Human keratin 8 variants predispose to acetaminophen hepatotoxicity

N Guldiken; Q Zhou; O Kucukoglu; M Rehm; LP James; C Trautwein; MB Omary; P Strnad

doi:10.1055/s-0033-1360899

Zeitschrift für Gastroenterologie, Table of Contents

Human keratin 8 variants predispose to acetaminophen hepatotoxicity

N Guldiken ², Q Zhou ⁴, O Kucukoglu ¹, M Rehm ¹, LP James ⁵, C Trautwein ², MB Omary ³, P Strnad ²

¹University Hospital Ulm, Ulm Germany., Department of Internal Medicine I, Ulm, Germany
²RWTH Aachen, Germany., IZKF and Department of Internal Medicine III, Aachen, Germany
³ University of Michigan Medical School, Department of Molecular & Integrative Physiology, Ann Arbor, USA
⁴Palo Alto VA Medical Center and Stanford University USA., Department of Medicine and Digestive Disease Center, Palo Alto, USA
⁵ University of Arkansas, Arkansas Children's Hospital Research Institute and Departments of Pediatrics and Pharmacology and Toxicology, Arkansas, USA

Abstract

Keratins 8 and 18 (K8/K18) are the intermediate filaments of digestive epithelia and display an important hepatoprotective function. Accordingly, K8/K18 variants predispose humans to chronic liver disease and to acetaminophen toxicity. Given that K8 G62C and K8 R341 H/C are abundant K8 variants in European population, we studied their importance using newly generated/previously described mice subjected to acetaminophen (APAP) overdose. Under basal conditions, K8 G62C/K8 R341 C/H mice did not show any obvious liver phenotype or altered keratin distribution pattern. 18 hours after APAP administration (600 mg/kg), all mice carrying K8 variants displayed increased serum transaminase levels (median values in K8 variant groups 485 – 2165 vs. 224 U/l in K8 WT animals; p < 0.025) and higher liver injury scores as determined by histopathological analysis. Four hours after APAP administration, significantly higher JNK activation was found in mice carrying K8 variants when compared to K8 WT animals. 18 hours after APAP exposure, mice with K8 variants harbored increased amounts of acetaminophen-protein adducts while no differences were seen in APAP serum levels or APAP metabolizing enzymes.
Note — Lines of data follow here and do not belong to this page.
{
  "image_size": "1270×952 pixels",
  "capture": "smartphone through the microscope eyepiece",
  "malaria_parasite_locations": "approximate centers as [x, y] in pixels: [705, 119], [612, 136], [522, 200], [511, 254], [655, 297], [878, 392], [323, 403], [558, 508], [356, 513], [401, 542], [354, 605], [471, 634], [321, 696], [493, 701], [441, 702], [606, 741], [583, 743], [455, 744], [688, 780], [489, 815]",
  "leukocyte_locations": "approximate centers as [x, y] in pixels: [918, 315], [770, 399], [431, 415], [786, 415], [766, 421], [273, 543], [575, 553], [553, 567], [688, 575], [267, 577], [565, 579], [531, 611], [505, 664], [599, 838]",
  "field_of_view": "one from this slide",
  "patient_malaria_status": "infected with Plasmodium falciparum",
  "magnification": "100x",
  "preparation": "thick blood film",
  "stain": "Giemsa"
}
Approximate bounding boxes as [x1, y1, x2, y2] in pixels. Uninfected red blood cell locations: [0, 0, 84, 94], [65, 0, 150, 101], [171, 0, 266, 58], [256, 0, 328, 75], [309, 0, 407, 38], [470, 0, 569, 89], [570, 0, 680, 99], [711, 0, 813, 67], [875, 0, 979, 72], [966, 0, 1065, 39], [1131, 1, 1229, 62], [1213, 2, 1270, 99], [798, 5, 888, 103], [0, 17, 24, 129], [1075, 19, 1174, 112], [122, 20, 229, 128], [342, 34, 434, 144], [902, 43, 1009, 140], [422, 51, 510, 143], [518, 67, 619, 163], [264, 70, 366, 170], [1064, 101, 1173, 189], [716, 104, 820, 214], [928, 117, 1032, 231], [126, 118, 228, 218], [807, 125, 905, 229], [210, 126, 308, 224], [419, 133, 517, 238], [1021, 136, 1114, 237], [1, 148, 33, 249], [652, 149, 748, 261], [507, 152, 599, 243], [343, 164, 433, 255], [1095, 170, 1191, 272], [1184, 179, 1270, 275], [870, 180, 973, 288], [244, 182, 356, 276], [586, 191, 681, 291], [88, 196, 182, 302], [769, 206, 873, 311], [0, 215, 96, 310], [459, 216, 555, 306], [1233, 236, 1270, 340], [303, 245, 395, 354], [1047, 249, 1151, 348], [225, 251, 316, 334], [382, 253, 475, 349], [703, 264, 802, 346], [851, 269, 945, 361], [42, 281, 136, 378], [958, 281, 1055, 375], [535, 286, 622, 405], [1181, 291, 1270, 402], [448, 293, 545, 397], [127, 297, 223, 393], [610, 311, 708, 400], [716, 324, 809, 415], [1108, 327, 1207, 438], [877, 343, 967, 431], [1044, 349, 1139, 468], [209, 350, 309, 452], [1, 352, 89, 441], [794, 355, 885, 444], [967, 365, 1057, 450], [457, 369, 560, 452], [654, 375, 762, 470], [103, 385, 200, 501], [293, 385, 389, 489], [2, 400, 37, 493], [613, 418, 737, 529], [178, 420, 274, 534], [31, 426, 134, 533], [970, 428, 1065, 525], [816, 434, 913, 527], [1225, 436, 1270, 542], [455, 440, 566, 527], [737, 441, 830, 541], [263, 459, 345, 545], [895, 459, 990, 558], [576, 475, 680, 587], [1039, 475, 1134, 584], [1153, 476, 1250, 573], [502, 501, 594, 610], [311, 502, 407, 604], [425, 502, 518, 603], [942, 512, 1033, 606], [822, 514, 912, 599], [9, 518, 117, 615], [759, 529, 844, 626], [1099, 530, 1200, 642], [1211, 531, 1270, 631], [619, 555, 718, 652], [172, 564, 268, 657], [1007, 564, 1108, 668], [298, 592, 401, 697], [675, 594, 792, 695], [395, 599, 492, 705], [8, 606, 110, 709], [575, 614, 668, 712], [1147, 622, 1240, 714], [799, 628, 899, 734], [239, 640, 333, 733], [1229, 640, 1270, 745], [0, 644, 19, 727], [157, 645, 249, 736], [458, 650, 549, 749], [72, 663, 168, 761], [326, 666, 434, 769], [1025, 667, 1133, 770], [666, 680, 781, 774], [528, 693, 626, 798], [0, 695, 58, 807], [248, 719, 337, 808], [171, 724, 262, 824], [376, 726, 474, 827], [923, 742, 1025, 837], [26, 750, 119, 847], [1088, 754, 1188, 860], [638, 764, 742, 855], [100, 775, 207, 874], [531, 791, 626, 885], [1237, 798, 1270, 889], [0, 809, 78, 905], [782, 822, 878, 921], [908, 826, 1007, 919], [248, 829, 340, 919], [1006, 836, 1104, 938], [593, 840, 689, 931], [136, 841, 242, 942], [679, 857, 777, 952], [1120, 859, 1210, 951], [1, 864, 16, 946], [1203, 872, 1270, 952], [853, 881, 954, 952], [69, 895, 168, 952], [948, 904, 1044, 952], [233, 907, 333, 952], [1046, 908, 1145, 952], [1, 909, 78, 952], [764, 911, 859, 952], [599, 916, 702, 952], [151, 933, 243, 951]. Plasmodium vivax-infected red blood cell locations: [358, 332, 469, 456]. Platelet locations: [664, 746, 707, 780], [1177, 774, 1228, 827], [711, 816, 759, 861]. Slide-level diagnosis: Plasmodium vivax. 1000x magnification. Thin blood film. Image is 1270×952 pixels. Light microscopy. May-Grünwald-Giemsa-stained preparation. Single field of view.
APAP overdose resulted in GSH depletion, but the analyzed genotypes displayed no differences in their GSH/GSSG levels. Similarly, comparable ATP and inflammatory cytokine levels were detected in all APAP administered subgroups. Conclusion: Our data suggest that K8 G62C/R341 H/C variants predispose to acetaminophen liver toxicity due to increased JNK phosphorylation and stronger formation of APAP-adducts.